[BioC] HTqPCR

Heidi Dvinge heidi at ebi.ac.uk
Wed Jun 27 23:53:12 CEST 2012


Hi Deborah,

> Good morning Heidi,
>
> Yes, the order of my samples is different in my qPCRset compared to my
> files_essai$Treatment. Do I have to order them in the same way ?
>
The order doesn't have to be the same, as long as you make sure you always
remember re-order one of them when you use them both in the same function,
such as the limmaCtData examples you provided last time.

I don't trust myself to always remember such things (or to do it
correctly!), so I always order the samples in the same way ;). But that's
not a requirement.
>
<snip>
>
> And with normalizeCtData I obtained :
>> deltaCtnorm <- normalizeCtData(essai.cat, norm =
>> "deltaCt",deltaCt.genes=  c("gene85", "gene86", "gene87", "gene88",
>> "gene89", "gene90","gene91"))
> Calculating deltaCt values
>         Using control gene(s): gene85 gene86 gene87 gene88 gene89 gene90
> gene91
>         Card 1: Mean=20.93      Stdev=2.74
>         Card 2: Mean=21.58      Stdev=2.73
>         Card 3: Mean=21.73      Stdev=2.81
>         Card 4: Mean=20.96      Stdev=2.73
>         Card 5: Mean=21.69      Stdev=2.69
>         Card 6: Mean=21.73      Stdev=2.83
> I chose this method because my director gave me a file where he has chosen
> only seven housekeeper genes on the eight (one of them has different Cp
> results in almost each sample) so I did the same thing.
>
In this case the values of all these housekeepers do look robust across
your samples, although the Ct values are higher than for typical
housekeepers such as b-actin. (Which BTW isn't necessarily a bad thing).
So as long as you/your boss is happy with it, I guess that's fine.

> And about the other normalization methods, I tried them only for seeing
> the difference between them.
> I did :
>>par(mfrow=c(3,2))
>>plot(exprs(essai),exprs(essai_g.mean),pch=20,main="Normalisation avec
>> geometric.mean",col=rep(brewer.pal(6,"Spectral"),each=96))
>>plot(exprs(essai),exprs(essai_scale.rank),pch=20,main="Normalisation avec
>> scale.rankinvariant", col=rep(brewer.pal(6,"Spectral"), each=96))
>>plot(exprs(essai),exprs(essai_deltaCt),pch=20,main="Normalisation avec
>> deltaCt",col=rep(brewer.pal(6,"Spectral"),each=96))
>>plot(exprs(essai),exprs(essai_q.norm),pch=20,main="Normalisation avec
>> quantile",col=rep(brewer.pal(6,"Spectral"),each=96))
>>plot(exprs(essai),exprs(essai_norm.rank),pch=20,main="Normalisation avec
>> norm.rankinvariant", col=rep(brewer.pal(6,"Spectral"), each=96))
>
In your case you have relatively few genes (96), which may not be quite
enough for some of the methods. If the deltaCt-normalised data doesn't
look too discrepant from all the other methods you're probably fine.
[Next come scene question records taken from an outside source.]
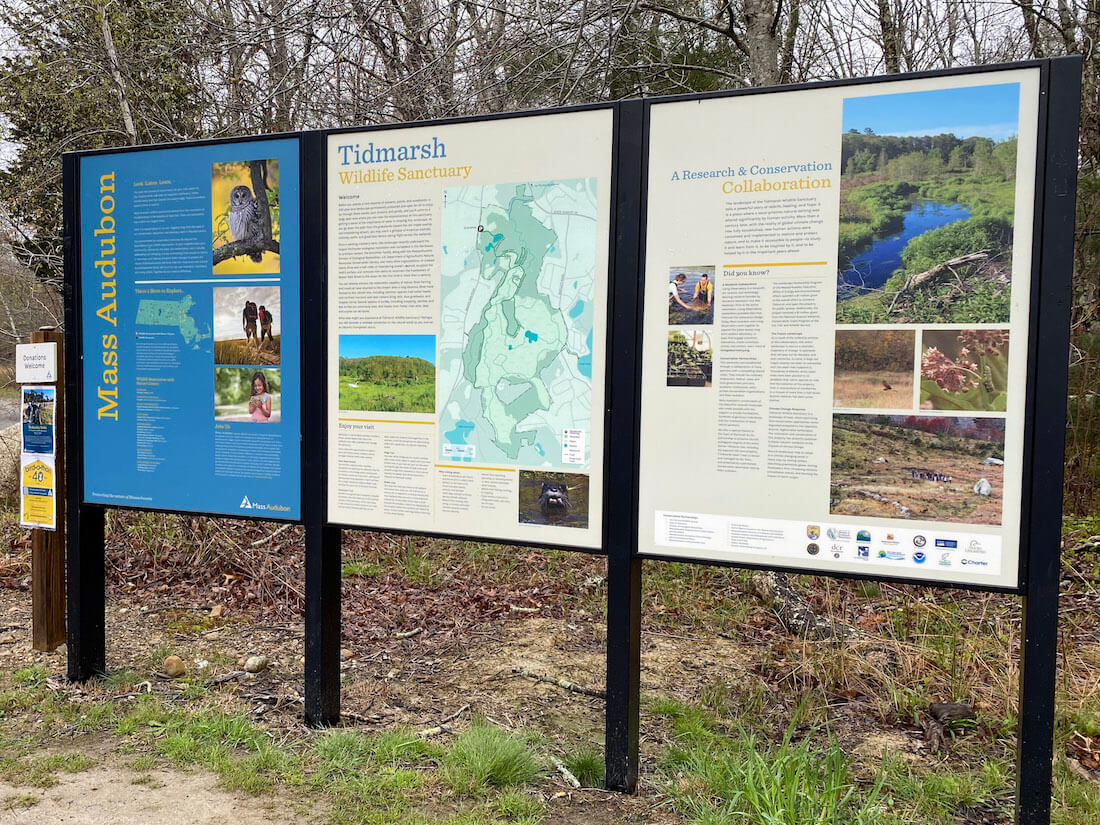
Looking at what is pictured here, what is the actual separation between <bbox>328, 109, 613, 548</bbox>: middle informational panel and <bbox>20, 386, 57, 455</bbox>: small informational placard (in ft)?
6.26

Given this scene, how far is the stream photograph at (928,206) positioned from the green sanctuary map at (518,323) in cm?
103

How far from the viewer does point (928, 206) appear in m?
3.27

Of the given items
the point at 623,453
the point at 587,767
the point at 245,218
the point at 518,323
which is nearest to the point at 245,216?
the point at 245,218

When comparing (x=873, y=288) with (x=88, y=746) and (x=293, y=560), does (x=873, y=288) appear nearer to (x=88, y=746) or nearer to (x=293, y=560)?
(x=88, y=746)

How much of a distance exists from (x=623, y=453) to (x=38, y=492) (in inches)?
135

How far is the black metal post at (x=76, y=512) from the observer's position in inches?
190

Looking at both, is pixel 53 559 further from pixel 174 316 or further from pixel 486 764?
pixel 486 764

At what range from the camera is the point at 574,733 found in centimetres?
453

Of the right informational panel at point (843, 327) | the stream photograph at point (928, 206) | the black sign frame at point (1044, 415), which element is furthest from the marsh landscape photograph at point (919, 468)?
the stream photograph at point (928, 206)

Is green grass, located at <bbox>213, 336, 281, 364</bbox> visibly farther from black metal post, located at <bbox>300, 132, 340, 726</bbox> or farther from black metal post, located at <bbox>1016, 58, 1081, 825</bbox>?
black metal post, located at <bbox>1016, 58, 1081, 825</bbox>

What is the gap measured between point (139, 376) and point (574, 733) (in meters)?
2.85

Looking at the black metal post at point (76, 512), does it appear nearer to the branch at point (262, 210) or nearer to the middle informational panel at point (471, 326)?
the branch at point (262, 210)

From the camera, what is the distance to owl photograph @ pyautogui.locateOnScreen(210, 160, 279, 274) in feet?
14.3

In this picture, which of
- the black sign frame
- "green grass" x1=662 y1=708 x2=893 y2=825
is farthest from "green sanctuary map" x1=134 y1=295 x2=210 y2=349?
the black sign frame
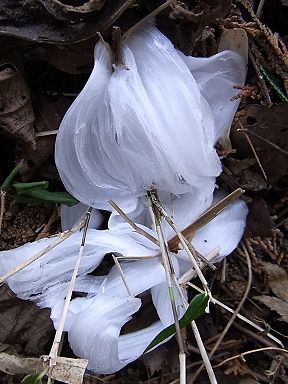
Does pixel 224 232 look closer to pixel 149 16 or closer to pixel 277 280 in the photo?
pixel 277 280

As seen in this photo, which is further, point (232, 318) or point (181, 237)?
point (232, 318)

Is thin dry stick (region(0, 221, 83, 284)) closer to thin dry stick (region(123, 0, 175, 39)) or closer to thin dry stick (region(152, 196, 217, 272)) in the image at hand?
thin dry stick (region(152, 196, 217, 272))

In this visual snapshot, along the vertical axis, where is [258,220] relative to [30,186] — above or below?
below

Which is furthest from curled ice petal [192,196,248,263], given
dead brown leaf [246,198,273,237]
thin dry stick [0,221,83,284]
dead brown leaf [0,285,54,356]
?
dead brown leaf [0,285,54,356]

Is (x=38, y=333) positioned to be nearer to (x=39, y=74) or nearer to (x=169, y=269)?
(x=169, y=269)

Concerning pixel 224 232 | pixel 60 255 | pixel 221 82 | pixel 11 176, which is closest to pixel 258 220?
pixel 224 232

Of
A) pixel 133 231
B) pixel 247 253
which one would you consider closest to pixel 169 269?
pixel 133 231

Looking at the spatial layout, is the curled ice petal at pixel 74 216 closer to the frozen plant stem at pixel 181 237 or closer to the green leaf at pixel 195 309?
the frozen plant stem at pixel 181 237
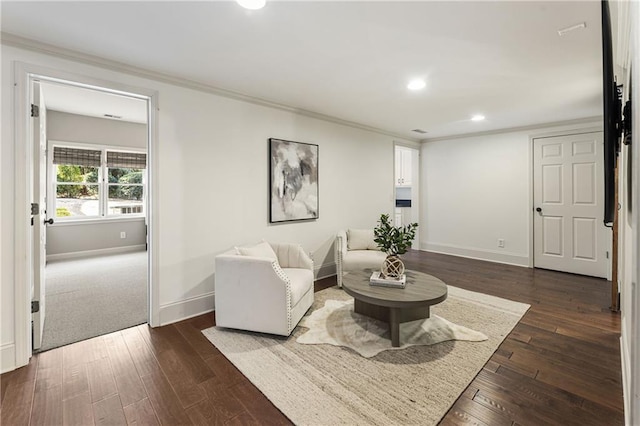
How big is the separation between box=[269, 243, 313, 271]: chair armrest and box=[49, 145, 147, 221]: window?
4.60m

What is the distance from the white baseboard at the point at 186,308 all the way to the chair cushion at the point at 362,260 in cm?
164

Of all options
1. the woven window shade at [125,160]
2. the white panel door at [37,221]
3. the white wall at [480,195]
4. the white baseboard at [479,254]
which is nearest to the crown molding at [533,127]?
the white wall at [480,195]

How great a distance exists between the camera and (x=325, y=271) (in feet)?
14.5

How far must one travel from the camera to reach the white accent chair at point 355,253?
3.69 metres

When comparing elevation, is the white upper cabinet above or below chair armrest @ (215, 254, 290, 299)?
above

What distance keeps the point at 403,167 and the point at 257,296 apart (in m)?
5.25

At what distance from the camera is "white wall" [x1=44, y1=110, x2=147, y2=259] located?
5250 mm

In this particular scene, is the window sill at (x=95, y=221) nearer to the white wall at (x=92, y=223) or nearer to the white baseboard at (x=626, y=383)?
the white wall at (x=92, y=223)

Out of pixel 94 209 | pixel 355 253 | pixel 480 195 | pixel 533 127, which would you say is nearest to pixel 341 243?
pixel 355 253

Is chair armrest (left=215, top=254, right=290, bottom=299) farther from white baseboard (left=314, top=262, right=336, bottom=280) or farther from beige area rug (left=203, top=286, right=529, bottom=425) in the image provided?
white baseboard (left=314, top=262, right=336, bottom=280)

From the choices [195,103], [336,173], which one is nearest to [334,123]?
[336,173]

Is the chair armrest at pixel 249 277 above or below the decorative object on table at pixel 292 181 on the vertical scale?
below

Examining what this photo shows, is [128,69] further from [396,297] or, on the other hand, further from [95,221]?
[95,221]

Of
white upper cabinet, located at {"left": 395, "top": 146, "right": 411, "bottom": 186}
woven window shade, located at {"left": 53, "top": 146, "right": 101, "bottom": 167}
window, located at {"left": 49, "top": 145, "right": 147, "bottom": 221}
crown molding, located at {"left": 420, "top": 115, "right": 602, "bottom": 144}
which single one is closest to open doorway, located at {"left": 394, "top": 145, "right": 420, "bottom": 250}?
white upper cabinet, located at {"left": 395, "top": 146, "right": 411, "bottom": 186}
> And then I wanted to compare only one of the sample as your example and I
> used abline() but it didn't work.
>>plot(exprs(DU145)[,3],exprs(essai_g.mean)[,3],pch=20,col="magenta")
>>abline(exprs(DU145)[,3],exprs(essai_scale.rank)[,3],pch=20,col="blue")
>>abline(exprs(DU145)[,3],exprs(essai_deltaCt)[,3],pch=20,col="purple")
> I did'nt get error message but there was only one plot. I also changed the
> xlim value...
>
Well, you only use one plot() command, hence only one plot gets produced.
Do you perhaps want to add data from multiple objects using points()?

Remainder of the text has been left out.